Josiah appeared with a laden tea tray, so she failed to see the wash of disheartened gloom that coursed over Geoffrey’s face.
But Josiah did. And wondered when Miss Prudence would stop torturing the poor man.
* * *
“The Homestake is proving to be the richest strike in the history of American gold mining,” Travis Collins told Morgan Whitley over lunch at the Astor House. “I don’t need to tell you that it was the first mine ever listed on the New York Stock Exchange, and it’s still there ten years later, making a fortune for everyone who had the foresight to buy into it.” He signaled the waiter to pour more wine even though the man he was trying to interest in his proposition hadn’t touched the pale golden liquid in his glass.

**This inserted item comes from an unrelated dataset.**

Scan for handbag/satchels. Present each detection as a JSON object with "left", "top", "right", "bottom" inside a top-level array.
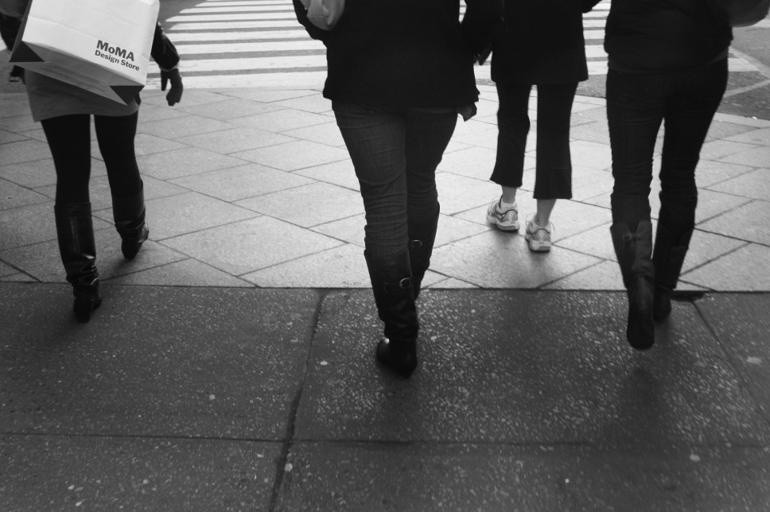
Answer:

Maybe he preferred red? Two open bottles nestled in silver wine chillers beside the table.
“Everything else in the Black Hills is played out,” Morgan said. “And whatever claims were worth working were bought up by Homestake. They’ve got a monopoly on that entire area.” He’d researched the Black Hills gold rush before agreeing to meet with Collins, and almost canceled the lunch when Everett backed out at the last moment.
But Everett had urged him to at least listen to what the man had to say. The South African gold rush that had erupted three years before was still attracting thousands of miners from every country in the world, but getting in on the ground floor of mine ownership was a thing of the past. And the Brits and Boers were monopolizing the South African finds. Some people predicted there would eventually be war over the disputed territories. That kind of development could lose you the cash you’d risked. Better to stay within the United States, Everett contended, where the government could be counted on to keep the Western savages under control and their lands open for business.